Up until 1956, the annual general assemblies were basically events with or without a limited number of topics and only few (up to 16) oral presentations. At the 6th meeting in Bonn in 1956, Gerd Peters - the only Chair of Neuropathology (in Bonn) at the time - and Hans Jacob, then in Hamburg, were reelected in their respective positions as president and secretary. Afterwards, the constitution of the society was decreed. In 1956, membership was also extended to include neuroanatomists. The society was then officially called "Society of German Neuropathologists and Neuroanatomists.". On 19 June 1956, the society was registered in Hamburg. The following annual meetings sometimes stood under a main topic which reflected the key scientific problem of the time. Particularly impressive were the joint meetings, be it with the Benelux countries, France and Poland, as well as the connections with neuropathologists from the former GDR.

In 1975 in Cologne, the name of the society was changed to "German Society of Neuropathology and Neuroanatomy".

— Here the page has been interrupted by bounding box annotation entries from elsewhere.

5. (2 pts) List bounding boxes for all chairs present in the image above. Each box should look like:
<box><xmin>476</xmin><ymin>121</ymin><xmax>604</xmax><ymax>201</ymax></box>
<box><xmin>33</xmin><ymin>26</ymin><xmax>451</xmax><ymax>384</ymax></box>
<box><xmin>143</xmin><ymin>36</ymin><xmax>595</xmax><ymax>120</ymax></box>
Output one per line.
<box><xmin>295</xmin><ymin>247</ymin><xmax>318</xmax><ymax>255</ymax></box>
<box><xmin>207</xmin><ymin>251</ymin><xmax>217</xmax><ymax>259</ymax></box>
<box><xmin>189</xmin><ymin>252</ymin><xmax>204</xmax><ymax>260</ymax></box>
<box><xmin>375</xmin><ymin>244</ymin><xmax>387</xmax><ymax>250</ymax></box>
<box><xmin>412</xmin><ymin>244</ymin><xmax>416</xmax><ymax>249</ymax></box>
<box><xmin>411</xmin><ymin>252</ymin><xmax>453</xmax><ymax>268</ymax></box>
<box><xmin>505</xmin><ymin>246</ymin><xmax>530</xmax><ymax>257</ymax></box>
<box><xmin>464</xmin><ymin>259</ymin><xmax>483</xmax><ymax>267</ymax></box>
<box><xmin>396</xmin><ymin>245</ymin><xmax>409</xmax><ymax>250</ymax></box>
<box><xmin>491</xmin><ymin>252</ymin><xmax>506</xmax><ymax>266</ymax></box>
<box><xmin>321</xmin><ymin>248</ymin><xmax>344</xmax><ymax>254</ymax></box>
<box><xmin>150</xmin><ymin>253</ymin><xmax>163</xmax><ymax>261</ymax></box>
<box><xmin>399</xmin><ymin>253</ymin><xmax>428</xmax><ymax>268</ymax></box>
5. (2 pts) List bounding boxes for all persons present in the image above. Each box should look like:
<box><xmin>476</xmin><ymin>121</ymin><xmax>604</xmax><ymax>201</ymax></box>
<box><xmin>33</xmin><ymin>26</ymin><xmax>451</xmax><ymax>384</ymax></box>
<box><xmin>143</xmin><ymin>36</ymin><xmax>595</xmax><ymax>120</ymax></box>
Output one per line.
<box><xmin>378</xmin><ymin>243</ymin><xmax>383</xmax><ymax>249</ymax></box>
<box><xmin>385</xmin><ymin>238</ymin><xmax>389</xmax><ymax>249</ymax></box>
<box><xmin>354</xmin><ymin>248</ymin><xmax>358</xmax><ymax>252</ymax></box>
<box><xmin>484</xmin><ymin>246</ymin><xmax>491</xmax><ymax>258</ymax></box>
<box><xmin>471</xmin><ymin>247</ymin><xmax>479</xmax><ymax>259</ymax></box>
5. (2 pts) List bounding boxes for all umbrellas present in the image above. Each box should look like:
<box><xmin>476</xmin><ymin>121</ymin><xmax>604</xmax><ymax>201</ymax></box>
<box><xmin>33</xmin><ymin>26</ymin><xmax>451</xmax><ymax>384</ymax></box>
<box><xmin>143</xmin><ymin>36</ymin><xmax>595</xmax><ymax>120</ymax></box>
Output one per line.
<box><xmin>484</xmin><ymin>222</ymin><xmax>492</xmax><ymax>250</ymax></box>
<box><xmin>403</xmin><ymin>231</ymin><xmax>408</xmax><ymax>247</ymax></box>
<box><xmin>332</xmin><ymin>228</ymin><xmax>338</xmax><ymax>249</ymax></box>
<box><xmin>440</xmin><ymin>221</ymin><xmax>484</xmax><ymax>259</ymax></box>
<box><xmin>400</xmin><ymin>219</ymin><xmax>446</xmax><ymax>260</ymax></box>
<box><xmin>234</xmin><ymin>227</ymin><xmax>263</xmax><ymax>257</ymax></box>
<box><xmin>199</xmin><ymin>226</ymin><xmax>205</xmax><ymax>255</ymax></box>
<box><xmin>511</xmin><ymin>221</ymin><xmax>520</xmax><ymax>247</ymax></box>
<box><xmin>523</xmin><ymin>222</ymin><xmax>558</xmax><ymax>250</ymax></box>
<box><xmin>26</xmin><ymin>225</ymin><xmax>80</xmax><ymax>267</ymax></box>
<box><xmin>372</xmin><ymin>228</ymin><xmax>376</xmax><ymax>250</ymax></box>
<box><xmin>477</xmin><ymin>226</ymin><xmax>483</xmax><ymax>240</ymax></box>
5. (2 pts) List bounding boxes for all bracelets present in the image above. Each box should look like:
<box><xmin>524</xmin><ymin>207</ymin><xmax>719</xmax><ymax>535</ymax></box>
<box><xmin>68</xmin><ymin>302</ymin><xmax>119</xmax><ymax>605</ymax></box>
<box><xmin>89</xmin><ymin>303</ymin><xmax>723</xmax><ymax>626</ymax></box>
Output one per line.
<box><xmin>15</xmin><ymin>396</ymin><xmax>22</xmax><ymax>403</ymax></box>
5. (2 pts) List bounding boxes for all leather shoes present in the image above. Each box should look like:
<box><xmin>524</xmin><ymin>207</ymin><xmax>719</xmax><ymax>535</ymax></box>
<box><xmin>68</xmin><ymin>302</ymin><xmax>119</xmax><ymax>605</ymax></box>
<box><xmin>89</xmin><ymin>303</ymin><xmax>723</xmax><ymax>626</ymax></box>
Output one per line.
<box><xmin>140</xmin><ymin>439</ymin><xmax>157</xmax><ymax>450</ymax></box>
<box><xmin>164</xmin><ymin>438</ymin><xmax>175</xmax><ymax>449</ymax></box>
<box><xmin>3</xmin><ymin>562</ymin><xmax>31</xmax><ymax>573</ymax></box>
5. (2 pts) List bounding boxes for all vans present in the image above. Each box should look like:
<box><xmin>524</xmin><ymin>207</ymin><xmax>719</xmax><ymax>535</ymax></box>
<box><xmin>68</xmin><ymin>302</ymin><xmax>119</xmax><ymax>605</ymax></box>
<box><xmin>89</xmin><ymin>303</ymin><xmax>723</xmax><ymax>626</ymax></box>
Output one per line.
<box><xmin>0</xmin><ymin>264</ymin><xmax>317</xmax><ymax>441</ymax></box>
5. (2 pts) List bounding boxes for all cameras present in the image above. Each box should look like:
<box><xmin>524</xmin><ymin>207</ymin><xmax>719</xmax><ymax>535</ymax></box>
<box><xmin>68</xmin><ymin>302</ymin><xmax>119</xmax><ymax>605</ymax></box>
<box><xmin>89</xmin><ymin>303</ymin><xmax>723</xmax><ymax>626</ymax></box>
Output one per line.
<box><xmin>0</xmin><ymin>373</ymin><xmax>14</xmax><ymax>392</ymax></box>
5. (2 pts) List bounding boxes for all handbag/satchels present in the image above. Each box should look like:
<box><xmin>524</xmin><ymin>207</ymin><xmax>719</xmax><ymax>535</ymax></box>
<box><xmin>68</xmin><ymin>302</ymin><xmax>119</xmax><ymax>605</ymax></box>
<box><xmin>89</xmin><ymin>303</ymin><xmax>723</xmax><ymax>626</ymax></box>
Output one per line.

After a long struggle, the consultancy for neuropathology ("Facharzt f6uuml;r Neuropathologie&qout;) was introduced in 1987.

In 1990, members of the "Society of Neuropathology" from the former GDR were incorporated into the German Society of Neuropathology and Neuroanatomy.

A summary of all the activities of the German Society of Neuropathology and Neuroanatomy can be found at Strö,sser (thesis, up to 1992) (24).

Prospects

German neuropathology has progressed and developed strongly since the end of the 19th century and the beginning of the 20th century, also benefitting from continuing exchange with other European countries and the United States. The Hitler regime and in particular the expulsion of Jews from our universities and scientific institutions constituted an enormous intellectual blood-letting that was followed by a difficult restoration phase after 1945. The tradition of the former Kaiser-Wilhelm Instiutes could partially be held up by means of the Max-Planck-Society where important places of employment were created for German neuropathologists.

The aim of the foundation of the society that today is called German Society of Neuropathology and Neuroanatomy had been to establish the discipline of neuropathology in German medicine, in particular in research, teaching and patient care within the universities. This has mostly been achieved; almost every university in Germany has a Department of Neuropathology at its disposal. However, neuropathological teams are rare in other major neurological and psychiatric clinics.

Germany is the only country in the EU in which neuropathology is an officially recognised specialisation. At the same time and due to the rapid development of molecular biology - with particular emphasis on neurobiology - a new field for intensive research has opened up. Although small in personnel and with little political influence, neuropathology plays a leading role in research. These two facts, the establishment of the field of neuropathology in clinical medicine and its tasks in research, should justify cautious optimism for its further development and future.